(TASK REQUIREMENTS):
Copy out every line of the material below word for word, leaving out the pictures.

▶

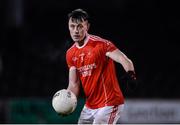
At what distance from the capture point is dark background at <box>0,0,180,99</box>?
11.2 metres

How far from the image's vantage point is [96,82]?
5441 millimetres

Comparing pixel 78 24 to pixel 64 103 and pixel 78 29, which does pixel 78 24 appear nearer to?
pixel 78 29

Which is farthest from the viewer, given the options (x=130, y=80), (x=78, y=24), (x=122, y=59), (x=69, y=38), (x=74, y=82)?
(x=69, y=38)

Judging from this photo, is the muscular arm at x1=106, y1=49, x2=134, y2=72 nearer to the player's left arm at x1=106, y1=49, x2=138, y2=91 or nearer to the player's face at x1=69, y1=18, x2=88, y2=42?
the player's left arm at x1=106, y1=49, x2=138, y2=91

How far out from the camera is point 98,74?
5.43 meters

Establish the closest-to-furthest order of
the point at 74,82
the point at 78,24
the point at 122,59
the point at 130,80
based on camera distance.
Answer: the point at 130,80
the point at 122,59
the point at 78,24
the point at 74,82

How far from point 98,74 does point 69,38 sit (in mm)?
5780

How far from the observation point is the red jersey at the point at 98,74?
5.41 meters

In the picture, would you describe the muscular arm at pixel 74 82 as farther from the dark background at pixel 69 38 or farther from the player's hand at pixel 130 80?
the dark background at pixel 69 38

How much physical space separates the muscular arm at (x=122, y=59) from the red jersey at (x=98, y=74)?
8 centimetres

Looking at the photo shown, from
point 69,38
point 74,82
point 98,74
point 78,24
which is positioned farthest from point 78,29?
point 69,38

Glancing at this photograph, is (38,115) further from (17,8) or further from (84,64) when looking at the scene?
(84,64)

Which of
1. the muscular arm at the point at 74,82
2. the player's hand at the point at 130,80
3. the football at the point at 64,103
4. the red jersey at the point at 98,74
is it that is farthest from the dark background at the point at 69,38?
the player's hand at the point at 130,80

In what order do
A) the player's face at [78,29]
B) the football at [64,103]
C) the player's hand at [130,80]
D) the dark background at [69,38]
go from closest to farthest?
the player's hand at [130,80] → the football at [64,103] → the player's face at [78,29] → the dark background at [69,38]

◀

(FULL ANSWER):
At what distance from the capture point is dark background at <box>0,0,180,99</box>?
11.2 metres

How far from the image's vantage point is [96,82]?
5441 millimetres

Comparing pixel 78 24 to pixel 64 103 and pixel 78 29, which does pixel 78 24 appear nearer to?
pixel 78 29

Which is farthest from the viewer, given the options (x=130, y=80), (x=78, y=24), (x=122, y=59), (x=69, y=38), (x=74, y=82)?
(x=69, y=38)

Judging from this photo, is the muscular arm at x1=106, y1=49, x2=134, y2=72 nearer to the player's left arm at x1=106, y1=49, x2=138, y2=91 or nearer to the player's face at x1=69, y1=18, x2=88, y2=42?
the player's left arm at x1=106, y1=49, x2=138, y2=91

How far out from the camera is point 98,74?
5.43 meters

Establish the closest-to-furthest order of
the point at 74,82
the point at 78,24
the point at 122,59
the point at 130,80
based on camera distance.
Answer: the point at 130,80
the point at 122,59
the point at 78,24
the point at 74,82

How far from point 98,74 does point 69,38 sit (in mm)?
5780

How far from the observation point is the red jersey at the point at 98,74?
5.41 meters

In the picture, would you describe the muscular arm at pixel 74 82 as farther from the dark background at pixel 69 38 or farther from the player's hand at pixel 130 80?
the dark background at pixel 69 38

How much physical space separates the muscular arm at (x=122, y=59) from the red jersey at (x=98, y=74)?
8 centimetres

Looking at the photo shown, from
point 69,38
point 74,82
point 98,74
point 78,24
which is positioned farthest from point 78,29?
point 69,38

Glancing at this photograph, is (38,115) further from (17,8) or further from (84,64) when looking at the scene?
(84,64)

Which of
1. the muscular arm at the point at 74,82
2. the player's hand at the point at 130,80
3. the football at the point at 64,103
4. the red jersey at the point at 98,74
is it that is farthest from the dark background at the point at 69,38?
the player's hand at the point at 130,80

In what order do
A) the player's face at [78,29]
B) the football at [64,103]
C) the player's hand at [130,80]
D) the dark background at [69,38]
go from closest to farthest?
the player's hand at [130,80] → the football at [64,103] → the player's face at [78,29] → the dark background at [69,38]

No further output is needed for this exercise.